Financial Times correspondents Matthew Green and Daniel Dombey discuss the implications of a military campaign against al-Qaeda fighters and Afghan warlords in Pakistan's North Waziristan province.
Razor-edged peaks, forgotten valleys and fortress-like farmsteads scroll past in a vista of terrain that could have been designed for guerrilla war. There is no better place to see the challenge Pakistan faces in fighting militants than the spot next to the machine-gunner in an army helicopter flying into Taliban country.
The crew fling open the doors to watch for insurgents sheltering in orchards far below. Hands sheathed in leather gloves against the cold, the gunner keeps vigil.

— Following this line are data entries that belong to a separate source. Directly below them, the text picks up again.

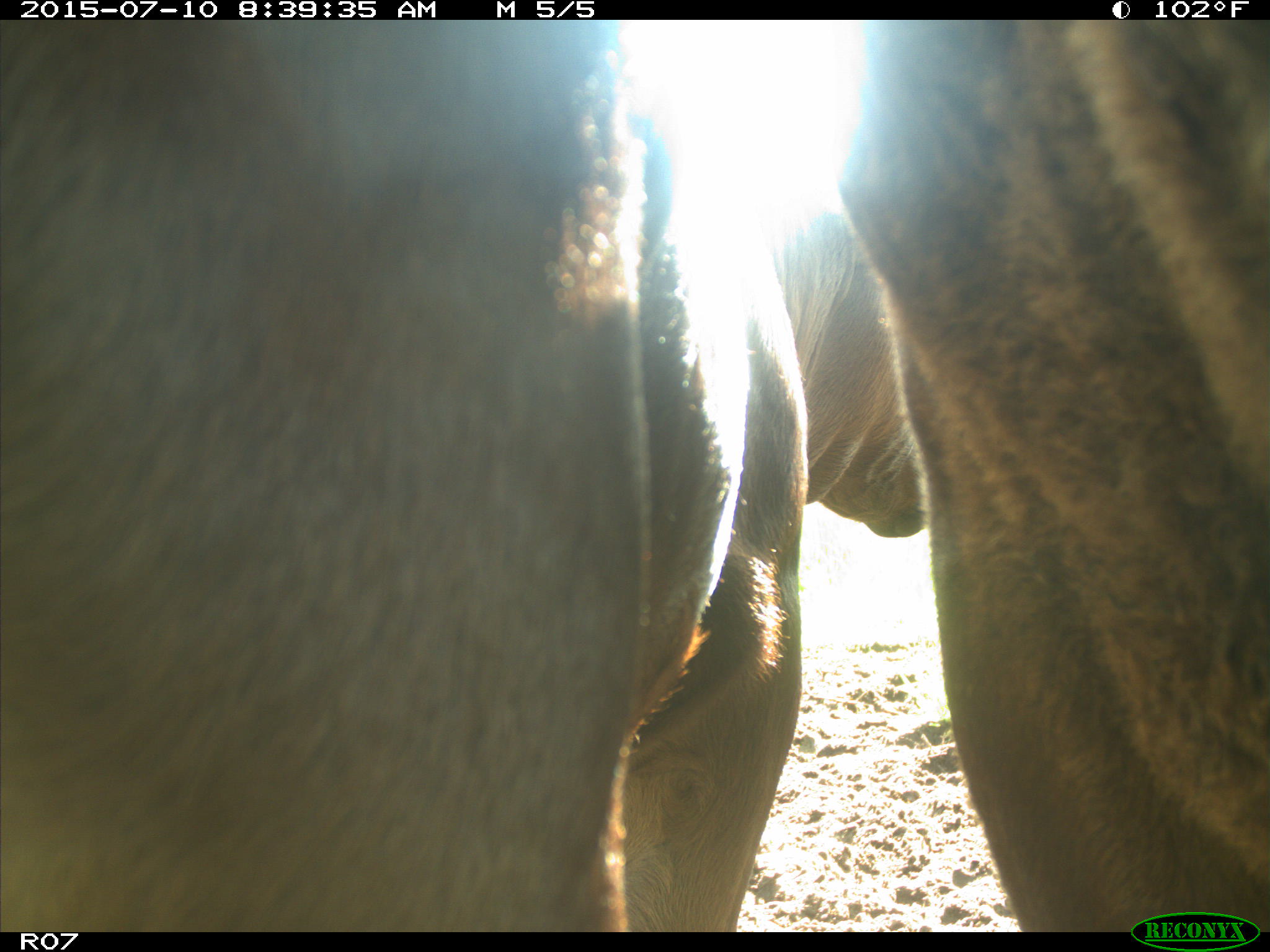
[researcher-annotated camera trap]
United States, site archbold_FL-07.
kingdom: Animalia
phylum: Chordata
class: Mammalia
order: Artiodactyla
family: Bovidae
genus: Bos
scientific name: Bos taurus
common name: domestic cow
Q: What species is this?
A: Bos taurus (domestic cow).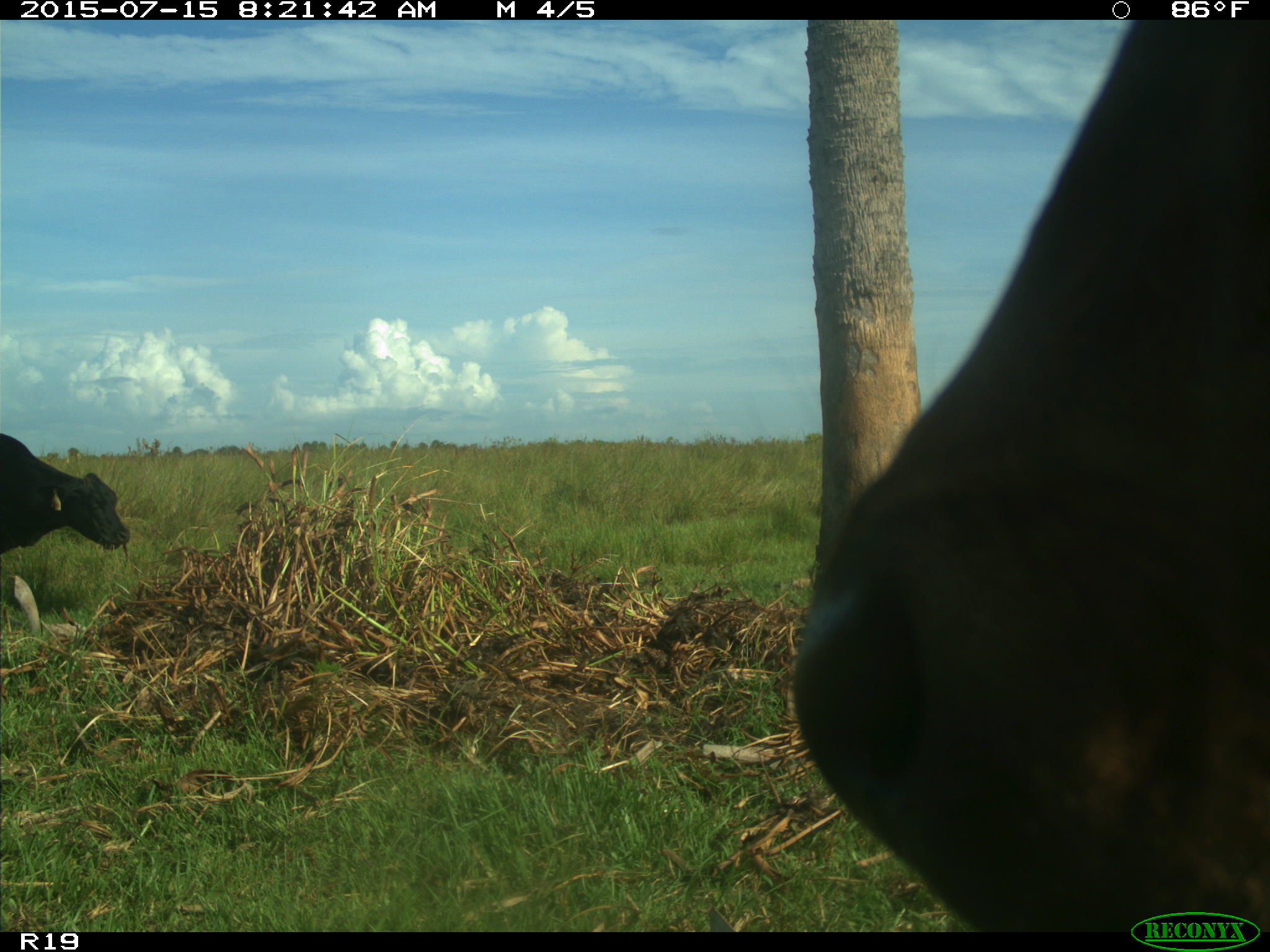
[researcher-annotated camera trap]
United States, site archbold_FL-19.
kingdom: Animalia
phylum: Chordata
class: Mammalia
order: Artiodactyla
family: Bovidae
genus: Bos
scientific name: Bos taurus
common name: domestic cow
Bos taurus (domestic cow).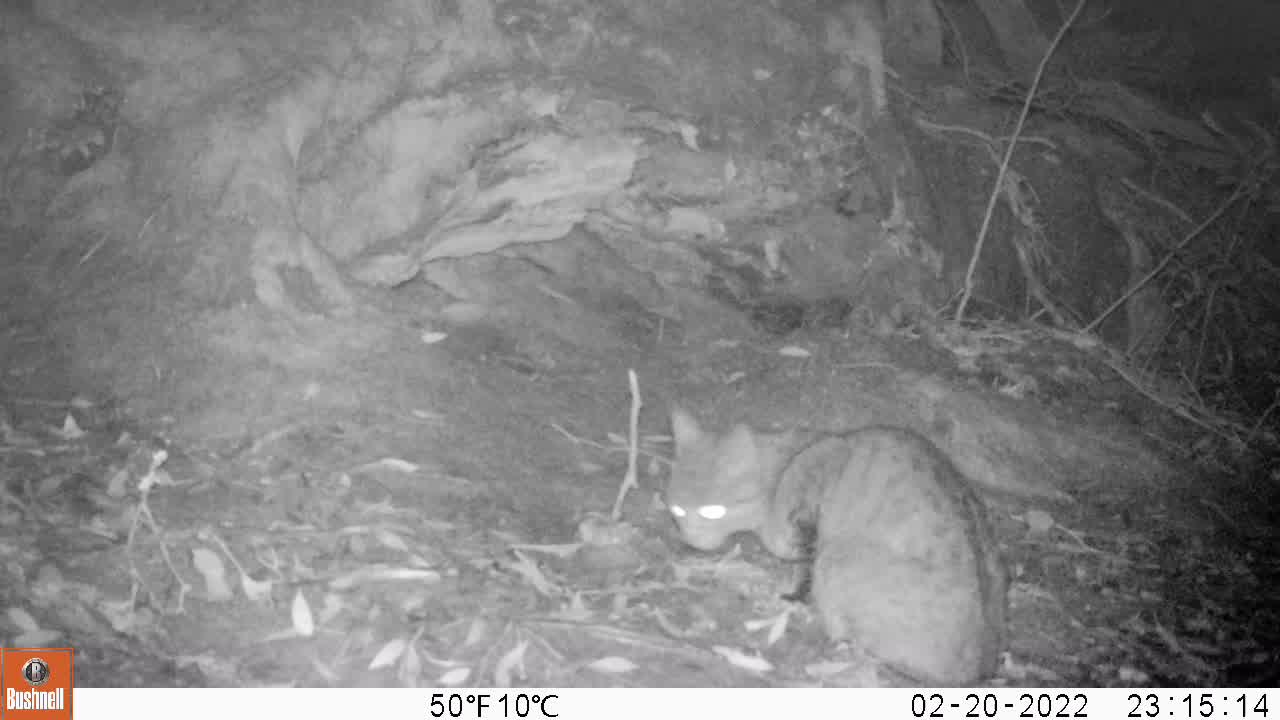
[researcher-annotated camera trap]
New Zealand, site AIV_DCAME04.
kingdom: Animalia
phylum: Chordata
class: Mammalia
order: Carnivora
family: Felidae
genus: Felis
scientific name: Felis catus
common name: domestic cat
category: cat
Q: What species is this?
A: Cat (domestic cat) (Felis catus).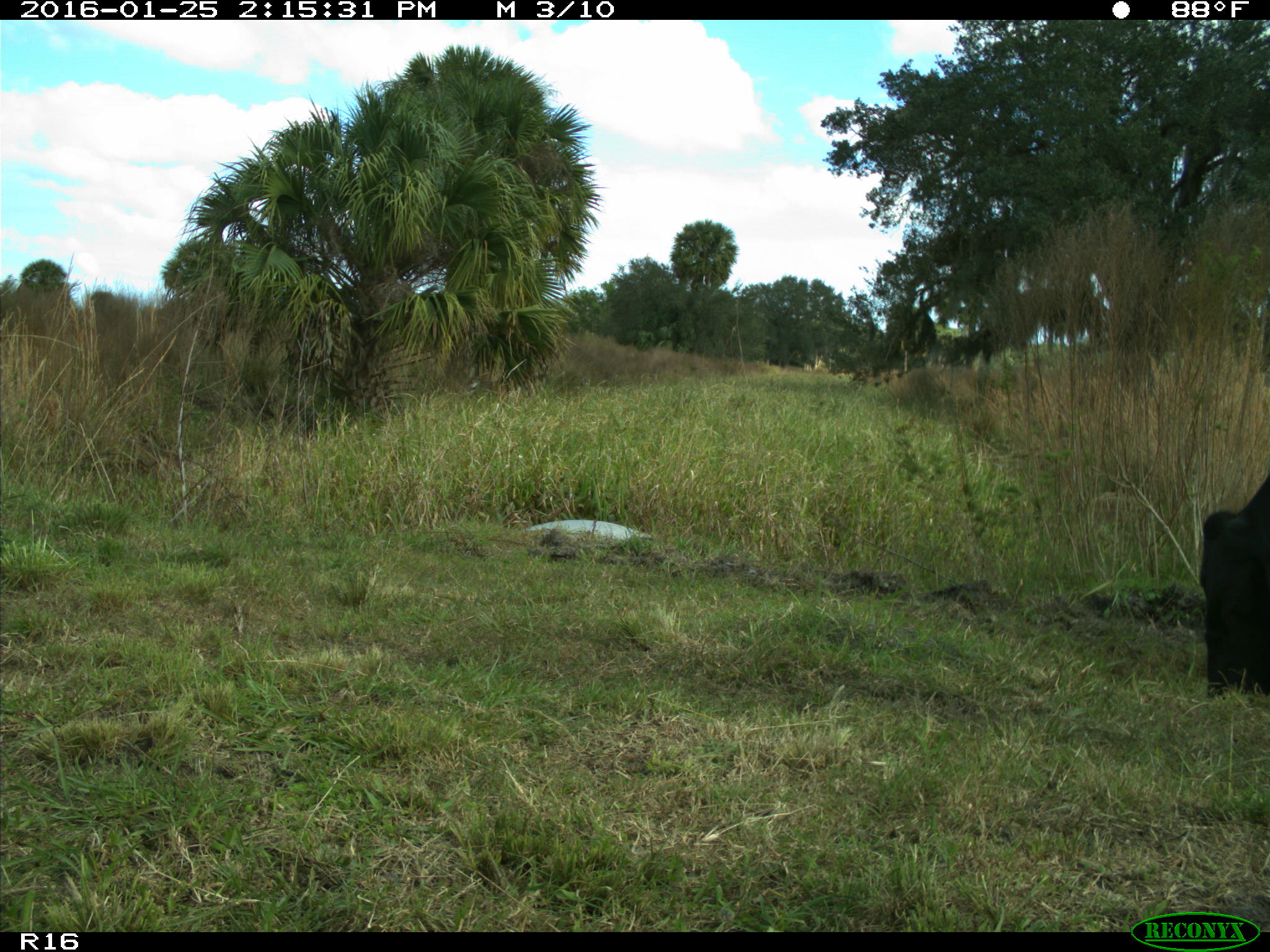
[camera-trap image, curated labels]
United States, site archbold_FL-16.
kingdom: Animalia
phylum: Chordata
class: Mammalia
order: Artiodactyla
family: Bovidae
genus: Bos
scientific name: Bos taurus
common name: domestic cow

Washington is desperate for Pakistan to broaden its campaign into the province of North Waziristan, perhaps the chief haven for al-Qaeda fighters and Afghan warlords staging cross-border attacks on Nato forces. Pakistan's generals are elusive about their intentions, pointing out that they have sacrificed more troops in these tribal areas than America has lost in Afghanistan. “Everywhere there are reasons to go in, and there are reasons not to go in,” says Lieutenant-General Asif Yasin Malik, a Pakistani commander visiting a base perched in the highlands of Orakzai, scene of the army's latest offensive. “It's a question of timing.”